Report Reveals Administration Played Politics with Voters’ Rights

by Jonah Goldman

A recent report issued by Inspector General Glenn A. Fine and Office of Professional Responsibility chief H. Marshall Jarrett shed more light on a subject we’ve been covering over the past year, the injection of partisan politics into the Department of Justice for political gain (For more information visit our Playing Politics with Voters’ Rights page).  The report uncovers a program, started in 2002 while John Ashcroft was still Attorney General, to exclude applicants with Democratic or progressive leanings from the honors program.  The honors program historically has been run by senior career officials, with the intent to hire 150 of the best law school graduates, regardless of political affiliation or ideological leanings.

According to Washington Post Staff Writer Carrie Johnson, the report alleges that "High-ranking political appointees at the Justice Department labored to stock a prestigious hiring program with young conservatives in a five-year-long attempt to reshape the department’s ranks." Specifically, Johnson explains that

The honors program, which each year places about 150 law school graduates with top credentials in a rotation of Justice jobs, historically had operated under the control of senior career officials. Shifting control of the program to Ashcroft’s advisers prompted charges of partisanship from law professors and former government lawyers who had worked under Democratic administrations...

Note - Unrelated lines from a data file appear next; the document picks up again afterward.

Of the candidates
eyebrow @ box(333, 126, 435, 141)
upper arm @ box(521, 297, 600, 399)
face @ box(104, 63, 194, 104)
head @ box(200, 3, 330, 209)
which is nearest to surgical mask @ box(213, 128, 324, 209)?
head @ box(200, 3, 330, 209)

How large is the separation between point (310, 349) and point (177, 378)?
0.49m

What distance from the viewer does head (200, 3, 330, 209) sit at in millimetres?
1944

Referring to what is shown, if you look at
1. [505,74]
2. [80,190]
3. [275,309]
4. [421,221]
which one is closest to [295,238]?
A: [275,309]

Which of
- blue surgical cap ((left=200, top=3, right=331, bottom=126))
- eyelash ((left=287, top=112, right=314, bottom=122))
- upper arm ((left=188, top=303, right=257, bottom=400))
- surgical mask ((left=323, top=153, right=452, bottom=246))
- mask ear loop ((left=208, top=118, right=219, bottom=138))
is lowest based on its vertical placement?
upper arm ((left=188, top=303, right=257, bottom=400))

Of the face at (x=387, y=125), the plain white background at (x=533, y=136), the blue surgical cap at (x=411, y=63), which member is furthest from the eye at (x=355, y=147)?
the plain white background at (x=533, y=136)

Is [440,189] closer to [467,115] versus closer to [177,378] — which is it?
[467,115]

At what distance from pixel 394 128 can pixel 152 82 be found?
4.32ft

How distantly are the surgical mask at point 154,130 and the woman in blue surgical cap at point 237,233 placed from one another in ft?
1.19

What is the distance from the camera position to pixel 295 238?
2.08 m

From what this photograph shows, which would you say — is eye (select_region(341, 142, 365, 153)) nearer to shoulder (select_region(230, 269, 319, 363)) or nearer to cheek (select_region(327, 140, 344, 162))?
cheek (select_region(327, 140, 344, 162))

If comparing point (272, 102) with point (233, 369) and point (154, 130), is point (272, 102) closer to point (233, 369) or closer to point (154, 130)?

Critics in the department had argued that hundreds of high-quality applicants had been rejected because of their ties to left-leaning nonprofit groups or clerkships with Democratic judges and lawmakers, according to correspondence at the time. One Harvard Law School graduate said that when he applied for the honors program a few years ago he was warned by professors and fellow students to remove any liberal affiliations from his résumé.